◆ **Work to complete**
Please print the section of the zombie-firm passage between "It may be the" and "at right now.", inclusive, with every word unchanged.

◆ **Provided passage**
<<<<

My first article in the “The Everything Bubble Bust” series focused on the bursting of the stock-market bubble, which is already reached minimum bear-market stage, because that is the most obvious area of everyone’s concern, and it is something with which we are all familiar. In my second article, I was going to focus on the bursting bond bubble, but I found that one part of the bond bubble is sooo big it may be a bubble within a bubble. I decided it needed to be an article of its own because central banks debate its size, significance, and whether or not they created it in the same manner they talk about bubbles. I’m calling it the “zombie bubble” and giving it an article of its own even though it is the biggest part of the bond bubble.

The bursting bond bubble may include a zombie apocalypse

The Federal Reserve defines zombie corporations as follows and talks about their existence as if they are a bubble the Fed may have created with its years of loose monetary policy:

The unprecedented fiscal and monetary policy support in the wake of the COVID-19 pandemic has brought to the fore concerns that cheap credit could fuel the financing of zombie firms—that is, firms that are unable to generate enough profits to cover debt-servicing costs and that need to borrow to stay alive.

The Federal Reserve

The number of zombie firms in a nation rises as a “share” (or percentage) of total corporations whenever credit grows cheap. Zombies, of course, tend to fall into the “junk bond” category of credit. When interest rises, some of these firms die off because they cannot afford to refinance their debt when their bonds mature, while they have made little to no progress at paying it down because all their income can cover is the interest on their debt. As to whether or not the existence of zombie corporations has blown up into a financial bubble in its own right, the Fed claims,

Our main finding is that zombie firms are not a prominent feature of the U.S. economy. Among both private and publicly listed firms, zombie firms are few in number and generally small; they are mostly concentrated in the manufacturing and retail sectors and account for a small share of total credit to nonfinancial firms.

The Fed, of course, studied whether they are a “prominent feature of the U.S. economy” because many economists and even other central banks believe they are! If the Fed’s conclusion is right, zombies may not present a big threat, but the organizations disagreeing with the Fed on the significance of zombie corporations within the economy have just as much clout in this world as the Fed, maybe more. I’m talking particularly about the Bank for International Settlements (BIS), which did a lengthy study of its own.

It may be the Fed is playing the same game it did when convincing itself and the nation that inflation was not a prominent feature of the new U.S. economy that they were responsible for or had to deal with. Perhaps they would like to dodge the responsibility for setting up a zombie apocalypse like they tried to dodge the inflation inferno they helped set up.

While the Fed brought up the concern that their cheap finance may cause a rise in zombie firms, the number of zombie firms has also been found to rise during periods of high inflation because businesses with tight margins struggle more to survive. And inflation is certainly something for which the Fed is responsible. That is why one of the Fed’s two legal mandates is to keep inflation in check — something they’re not doing very well at right now.

During high inflation, most businesses try to absorb some of the producer costs of inflation and not pass them on in order to maintain market share. Zombie companies, because they have razor-thin profit margins (if any at all), are the least able to do this and so are more likely to lose market share by having to raise their prices above their competitors. Similarly, zombie corporations are more likely to go bankrupt during times of declining GDP.

>>>>

◆ **Entries supplied**

<<<<

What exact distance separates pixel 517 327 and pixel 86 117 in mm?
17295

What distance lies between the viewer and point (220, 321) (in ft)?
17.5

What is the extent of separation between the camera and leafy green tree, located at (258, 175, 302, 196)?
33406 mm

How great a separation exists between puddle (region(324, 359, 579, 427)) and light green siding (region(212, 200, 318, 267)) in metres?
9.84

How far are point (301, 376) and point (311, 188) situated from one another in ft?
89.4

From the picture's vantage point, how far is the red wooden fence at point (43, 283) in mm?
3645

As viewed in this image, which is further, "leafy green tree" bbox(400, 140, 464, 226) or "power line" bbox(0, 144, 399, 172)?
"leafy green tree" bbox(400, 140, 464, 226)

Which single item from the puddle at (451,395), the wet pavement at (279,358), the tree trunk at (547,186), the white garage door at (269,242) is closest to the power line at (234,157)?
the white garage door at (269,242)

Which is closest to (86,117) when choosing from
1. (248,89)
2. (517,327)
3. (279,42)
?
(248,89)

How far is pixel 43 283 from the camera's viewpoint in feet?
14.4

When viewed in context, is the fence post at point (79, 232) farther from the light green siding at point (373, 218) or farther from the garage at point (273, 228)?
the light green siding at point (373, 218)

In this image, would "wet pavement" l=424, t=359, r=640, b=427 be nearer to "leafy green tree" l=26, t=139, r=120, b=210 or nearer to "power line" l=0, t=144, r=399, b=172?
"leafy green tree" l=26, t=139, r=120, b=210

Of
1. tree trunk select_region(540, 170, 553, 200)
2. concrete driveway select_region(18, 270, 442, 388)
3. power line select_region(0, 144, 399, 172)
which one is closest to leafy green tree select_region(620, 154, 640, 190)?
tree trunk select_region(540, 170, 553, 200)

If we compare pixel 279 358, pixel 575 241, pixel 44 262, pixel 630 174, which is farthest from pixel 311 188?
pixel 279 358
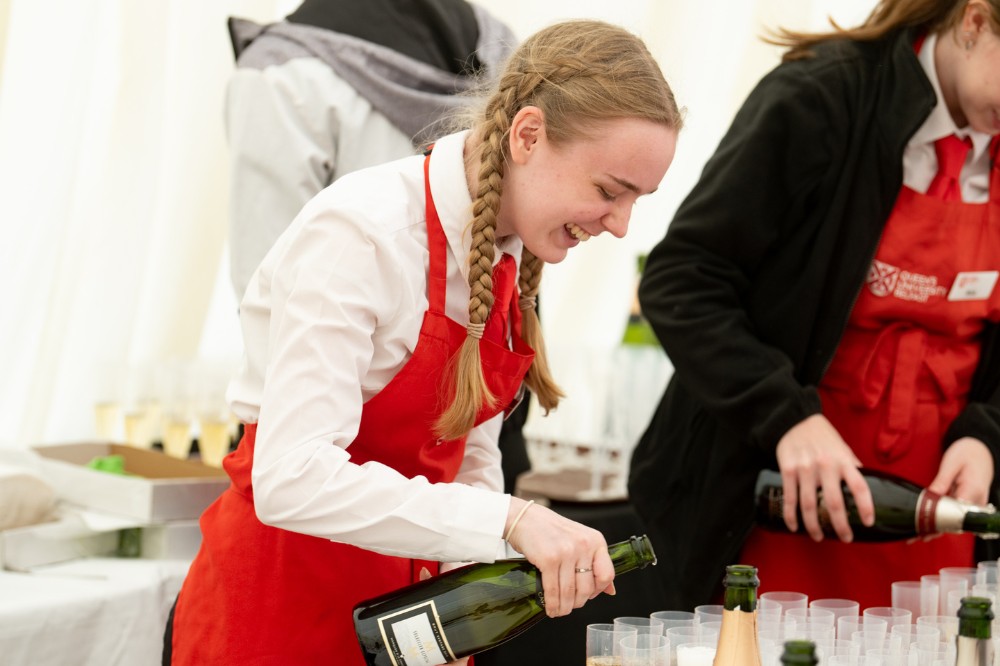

>>>>

◆ **Solved exercise**
It may be the Fed is playing the same game it did when convincing itself and the nation that inflation was not a prominent feature of the new U.S. economy that they were responsible for or had to deal with. Perhaps they would like to dodge the responsibility for setting up a zombie apocalypse like they tried to dodge the inflation inferno they helped set up.

While the Fed brought up the concern that their cheap finance may cause a rise in zombie firms, the number of zombie firms has also been found to rise during periods of high inflation because businesses with tight margins struggle more to survive. And inflation is certainly something for which the Fed is responsible. That is why one of the Fed’s two legal mandates is to keep inflation in check — something they’re not doing very well at right now.